Skip every picture and transcribe the remaining material exactly.

- [GIVEN INFORMATION]:
━━━━━━━━
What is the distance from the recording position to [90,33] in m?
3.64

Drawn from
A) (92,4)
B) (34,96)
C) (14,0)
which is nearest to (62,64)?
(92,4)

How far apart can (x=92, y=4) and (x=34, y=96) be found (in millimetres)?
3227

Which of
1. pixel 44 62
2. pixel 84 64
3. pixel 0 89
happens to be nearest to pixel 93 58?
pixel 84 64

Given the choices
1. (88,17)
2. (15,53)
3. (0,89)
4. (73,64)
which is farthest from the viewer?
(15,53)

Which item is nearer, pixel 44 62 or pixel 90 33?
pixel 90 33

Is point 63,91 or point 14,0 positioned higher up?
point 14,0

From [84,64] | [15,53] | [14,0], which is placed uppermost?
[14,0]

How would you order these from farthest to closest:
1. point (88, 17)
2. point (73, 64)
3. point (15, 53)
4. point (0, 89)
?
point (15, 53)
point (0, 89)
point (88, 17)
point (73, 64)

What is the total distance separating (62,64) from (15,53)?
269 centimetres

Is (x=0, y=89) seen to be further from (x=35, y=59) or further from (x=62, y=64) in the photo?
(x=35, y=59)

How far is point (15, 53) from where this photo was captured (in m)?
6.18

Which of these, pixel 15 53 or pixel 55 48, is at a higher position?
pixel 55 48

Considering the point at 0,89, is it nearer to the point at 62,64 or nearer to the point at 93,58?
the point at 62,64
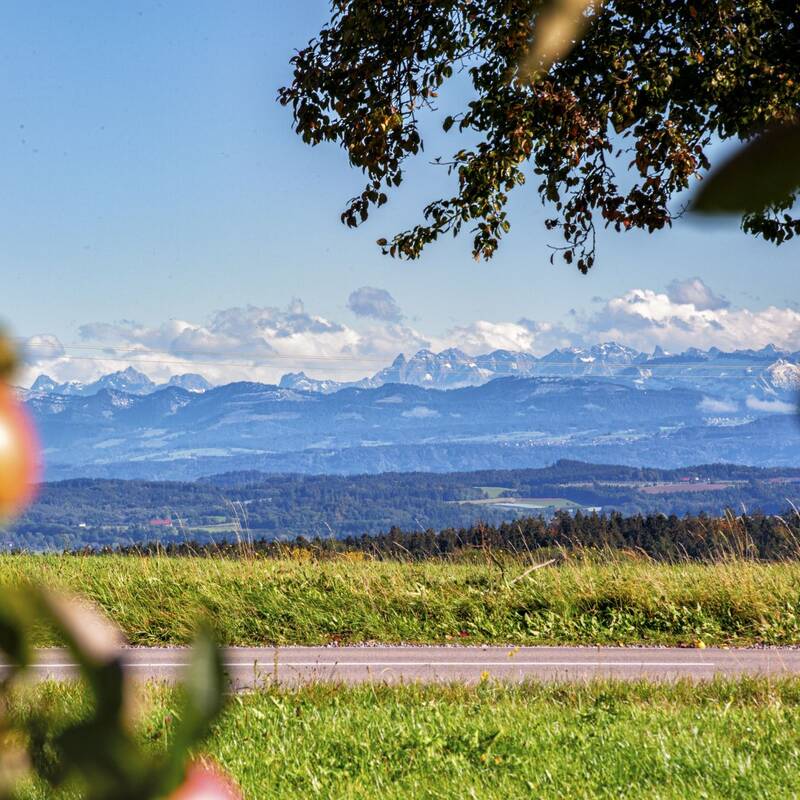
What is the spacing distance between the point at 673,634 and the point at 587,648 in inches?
44.6

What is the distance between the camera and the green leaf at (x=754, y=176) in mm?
352

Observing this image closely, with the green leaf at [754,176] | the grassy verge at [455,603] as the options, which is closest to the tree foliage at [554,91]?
the grassy verge at [455,603]

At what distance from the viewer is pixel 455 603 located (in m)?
12.2

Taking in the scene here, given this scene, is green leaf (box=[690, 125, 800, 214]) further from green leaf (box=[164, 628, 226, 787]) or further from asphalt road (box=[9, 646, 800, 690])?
asphalt road (box=[9, 646, 800, 690])

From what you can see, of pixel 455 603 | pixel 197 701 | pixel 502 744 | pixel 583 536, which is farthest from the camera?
pixel 583 536

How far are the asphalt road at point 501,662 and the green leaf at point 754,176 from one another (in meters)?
8.86

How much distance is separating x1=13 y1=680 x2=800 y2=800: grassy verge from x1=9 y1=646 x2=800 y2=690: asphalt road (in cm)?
149

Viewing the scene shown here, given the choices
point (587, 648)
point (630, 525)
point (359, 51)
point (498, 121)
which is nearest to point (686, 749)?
point (587, 648)

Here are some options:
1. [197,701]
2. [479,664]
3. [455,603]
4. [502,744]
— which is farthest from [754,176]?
[455,603]

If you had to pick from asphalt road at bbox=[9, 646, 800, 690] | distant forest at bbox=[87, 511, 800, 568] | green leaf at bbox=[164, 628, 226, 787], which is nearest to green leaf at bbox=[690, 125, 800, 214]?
green leaf at bbox=[164, 628, 226, 787]

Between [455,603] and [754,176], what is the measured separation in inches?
477

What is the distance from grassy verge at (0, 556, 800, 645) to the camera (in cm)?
1159

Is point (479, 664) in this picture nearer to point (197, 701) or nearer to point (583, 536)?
point (197, 701)

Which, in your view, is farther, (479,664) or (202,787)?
(479,664)
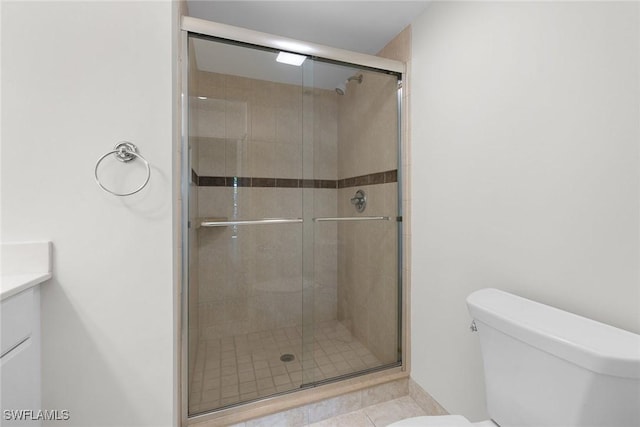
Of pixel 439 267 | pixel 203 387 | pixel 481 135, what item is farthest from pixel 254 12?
pixel 203 387

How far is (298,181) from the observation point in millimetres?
1787

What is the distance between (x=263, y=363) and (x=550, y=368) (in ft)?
4.63

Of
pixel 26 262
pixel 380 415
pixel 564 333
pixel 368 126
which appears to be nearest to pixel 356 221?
pixel 368 126

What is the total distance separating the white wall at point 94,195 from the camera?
99 centimetres

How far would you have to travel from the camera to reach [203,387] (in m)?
1.45

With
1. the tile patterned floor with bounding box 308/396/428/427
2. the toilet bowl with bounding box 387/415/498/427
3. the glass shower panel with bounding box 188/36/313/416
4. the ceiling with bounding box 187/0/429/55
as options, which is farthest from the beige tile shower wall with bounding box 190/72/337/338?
the toilet bowl with bounding box 387/415/498/427

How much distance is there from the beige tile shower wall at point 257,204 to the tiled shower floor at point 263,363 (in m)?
0.08

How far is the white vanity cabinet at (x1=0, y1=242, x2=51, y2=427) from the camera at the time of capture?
2.70 feet

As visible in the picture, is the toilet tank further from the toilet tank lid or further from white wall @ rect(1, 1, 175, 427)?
white wall @ rect(1, 1, 175, 427)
━━━━━━━━
- [RESULT FOR THIS EXERCISE]:
What is the distance from the recording position to [90,33] in m?
3.64

Drawn from
A) (92,4)
B) (34,96)
C) (14,0)
which is nearest to (62,64)?
(92,4)

How far apart can (x=92, y=4) and (x=34, y=96) be found (in millimetres)?
3227

Which of
1. pixel 44 62
2. pixel 84 64
3. pixel 0 89
happens to be nearest to pixel 93 58?
pixel 84 64

Given the choices
1. (88,17)
2. (15,53)
3. (0,89)
4. (73,64)
which is farthest from the viewer?
(15,53)

Which item is nearer, pixel 44 62 or pixel 90 33?
pixel 90 33

Is point 63,91 or point 14,0 positioned higher up?
point 14,0

From [84,64] | [15,53] | [14,0], which is placed uppermost?
[14,0]

How would you order these from farthest to closest:
1. point (88, 17)
2. point (73, 64)
3. point (15, 53)
4. point (0, 89)
?
point (15, 53)
point (0, 89)
point (88, 17)
point (73, 64)

What is the total distance separating (62,64) from (15,53)?
269 centimetres

Is (x=0, y=89) seen to be further from (x=35, y=59) or further from (x=62, y=64) in the photo?
(x=35, y=59)

How far is point (15, 53) from where this photo was captured (in m)?
6.18

Which of these, pixel 15 53 or pixel 55 48, is at a higher position?
pixel 55 48

Considering the point at 0,89, is it nearer to the point at 62,64 or nearer to the point at 93,58?
the point at 62,64
What is the spacing distance between the point at 673,634 and the point at 587,648 in inches?
44.6

What is the distance between the camera and the green leaf at (x=754, y=176) in mm?
352

Observing this image closely, with the green leaf at [754,176] | the grassy verge at [455,603] as the options, which is closest to the tree foliage at [554,91]?
the grassy verge at [455,603]

At what distance from the viewer is pixel 455 603 located (in m)?
12.2

Taking in the scene here, given this scene, is green leaf (box=[690, 125, 800, 214]) further from green leaf (box=[164, 628, 226, 787]) or further from asphalt road (box=[9, 646, 800, 690])?
asphalt road (box=[9, 646, 800, 690])

From what you can see, of pixel 455 603 | pixel 197 701 | pixel 502 744 | pixel 583 536, which is farthest from the camera?
pixel 583 536

How far are the asphalt road at point 501,662 and the green leaf at point 754,176 from one another (in meters)?
8.86

How much distance is separating x1=13 y1=680 x2=800 y2=800: grassy verge from x1=9 y1=646 x2=800 y2=690: asphalt road (in cm)?
149

Viewing the scene shown here, given the choices
point (587, 648)
point (630, 525)
point (359, 51)
point (498, 121)
which is nearest to point (686, 749)?
point (587, 648)

Here are some options:
1. [197,701]
2. [479,664]
3. [455,603]
4. [502,744]
— which is farthest from [754,176]?
[455,603]

If you had to pick from asphalt road at bbox=[9, 646, 800, 690] | distant forest at bbox=[87, 511, 800, 568] | green leaf at bbox=[164, 628, 226, 787], which is nearest to green leaf at bbox=[690, 125, 800, 214]?
green leaf at bbox=[164, 628, 226, 787]

Between [455,603] and [754,176], what is the measured separation in inches?
477

What is the distance from grassy verge at (0, 556, 800, 645) to the camera (in cm)?
1159

Is point (479, 664) in this picture nearer to point (197, 701) or nearer to point (583, 536)?
point (197, 701)

Which, in your view, is farther, (479,664) or (202,787)?
(479,664)
Of pixel 439 267 | pixel 203 387 | pixel 481 135, what item is farthest from pixel 254 12?
pixel 203 387

How far is (298,181) from the observation point in millimetres?
1787

What is the distance between (x=263, y=363) and (x=550, y=368) (in ft)?
4.63

Of
pixel 26 262
pixel 380 415
pixel 564 333
pixel 368 126
which appears to be nearest to pixel 356 221?
pixel 368 126

What is the total distance separating the white wall at point 94,195 from the camera?
99 centimetres

How far would you have to travel from the camera to reach [203,387] (in m)?
1.45

With
1. the tile patterned floor with bounding box 308/396/428/427
2. the toilet bowl with bounding box 387/415/498/427
3. the glass shower panel with bounding box 188/36/313/416
4. the ceiling with bounding box 187/0/429/55
as options, which is farthest from the beige tile shower wall with bounding box 190/72/337/338?
the toilet bowl with bounding box 387/415/498/427

How much distance is there from the beige tile shower wall at point 257,204 to the tiled shower floor at point 263,363 (in m)?
0.08

How far is the white vanity cabinet at (x1=0, y1=242, x2=51, y2=427) from the camera at the time of capture?
2.70 feet

As visible in the picture, is the toilet tank further from the toilet tank lid or further from white wall @ rect(1, 1, 175, 427)?
white wall @ rect(1, 1, 175, 427)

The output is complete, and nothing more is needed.